Yesterday, Riley, and I, made our trip down for her NS appointment. To be frank....It stunk. I know that there aren't a TON of Chiari (KEY-R-EE) specialists out there, and I know there are no experts at our CH, but I have been doing all the research I can about this birth defect, and yesterday, I think I got a slap in the face for it.
Now, I know, that the symptoms Riley is having can go both ways. It COULD BE from the Chiari, or it Could BE because she's almost 5 yrs old . Most likely, the first. Anyhow. They tired to tell me that none of Riley's symptoms have anything to do with the chiari.

(What is Chiari Malformation I?
Chiari Malformation is characterized by the downward displacement of the cerebellar tonsils through the opening of the foramen magnum and is caused by an underdeveloped posterior cranial fossa (PCF). There is no neurological abnormality of the brain or brainstem.)

Riley's BIG symptoms are;

~ loud noises: she covers her ears and cries (public toilets flushing, when Jake is near her and barks....)

~ Pressure in her ears/head when we fly: Cries going up and down.

~ Bed wetting at night: Floods he pull up and wets her bed.

~ Sometime she gags on certain foods: yogurt, mashed potatoes, cottage cheese..

~ Low muscle tone on the RT side of her body - which she has had from birth.


Here are a few from a chiari site:

General imbalance / clumsiness,
Intolerance to loud / confusing sounds,
Difficulty swallowing / lump in throat / sore throat / swollen lymph nodes,
Decreased muscle tone,
Gag reflex problems / lack of gag reflex,
Frequent urination,
Dry skin and lips,
Pressure in ears / ears feel stopped up.


Also, he mentioned to us that there was a decrease in "flow space", but it's nothing to worry about.
"It is not uncommon for an MRI to clearly show a lack of CSF (spinal fluid) flow space posterior to the cerebellum and, yet, be reported as normal". Also from the chiari site.
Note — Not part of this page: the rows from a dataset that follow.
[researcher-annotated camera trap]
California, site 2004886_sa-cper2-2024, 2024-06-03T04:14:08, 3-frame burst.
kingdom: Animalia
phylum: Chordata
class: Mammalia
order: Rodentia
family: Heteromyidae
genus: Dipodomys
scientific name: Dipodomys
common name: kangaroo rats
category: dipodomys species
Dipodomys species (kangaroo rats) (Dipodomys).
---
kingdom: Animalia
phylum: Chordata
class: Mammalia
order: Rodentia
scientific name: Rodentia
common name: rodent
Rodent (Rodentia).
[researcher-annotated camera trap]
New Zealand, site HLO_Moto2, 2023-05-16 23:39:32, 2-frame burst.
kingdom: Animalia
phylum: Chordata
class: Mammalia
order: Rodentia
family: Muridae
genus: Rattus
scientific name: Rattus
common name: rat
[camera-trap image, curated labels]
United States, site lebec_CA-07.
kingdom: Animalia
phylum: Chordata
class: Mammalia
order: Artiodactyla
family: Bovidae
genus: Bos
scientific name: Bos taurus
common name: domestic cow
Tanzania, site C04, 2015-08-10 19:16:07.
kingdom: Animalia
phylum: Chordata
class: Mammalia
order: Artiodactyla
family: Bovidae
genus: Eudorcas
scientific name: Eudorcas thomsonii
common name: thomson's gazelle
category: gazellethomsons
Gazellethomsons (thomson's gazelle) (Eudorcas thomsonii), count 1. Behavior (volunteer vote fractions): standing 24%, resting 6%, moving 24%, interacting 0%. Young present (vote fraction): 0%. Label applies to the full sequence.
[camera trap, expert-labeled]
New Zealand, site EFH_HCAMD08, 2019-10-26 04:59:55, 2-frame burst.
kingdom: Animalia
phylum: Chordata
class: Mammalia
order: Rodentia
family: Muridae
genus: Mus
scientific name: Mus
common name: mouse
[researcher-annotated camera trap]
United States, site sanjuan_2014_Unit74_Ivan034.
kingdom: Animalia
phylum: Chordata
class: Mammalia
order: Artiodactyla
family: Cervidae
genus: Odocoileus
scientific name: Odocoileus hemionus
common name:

So, after yesterday, I am bound and determined (more than ever) to get her into the BEST Chiari expert in our area. This doctor is at the University of Chicago - Children's. I know he is tough to get into, but hopefully it will be worth the wait. I have heard nothing but good things about him.
He requires 2 tests before he will see us - the CINE MRI, which we have, and a swallow study, which we are doing today.
Hopefully, I will be able to get both things in the mail tomorrow, and get the ball rolling.

So, until then, I will be canceling our ENT and urology appointments that the nice people made for us, and pray this doctor has an opening sooner than later.

4 comments:

nailgirl said...

Good luck Cindy. I will be thinking of you.

Jean said...

I hope you can get into this doctor soon! Good luck, prayers and good thoughts sent your way!

Michelle said...

Good for you for being aggressive!

Hope to see you soon!

Kristen said...

Hi, I had googled Chiari + Swallow Study and ran across your blog. We are in the same shoes! My son has Chiari and we've also had terrible experience with our local NS. We're taking our son to see Dr. Frim in Chicago. Our appointment is in Feb. Is that where you're going too!? I'm really looking forward to seeing a Doctor who knows what they are talking about. Good luck with everything!!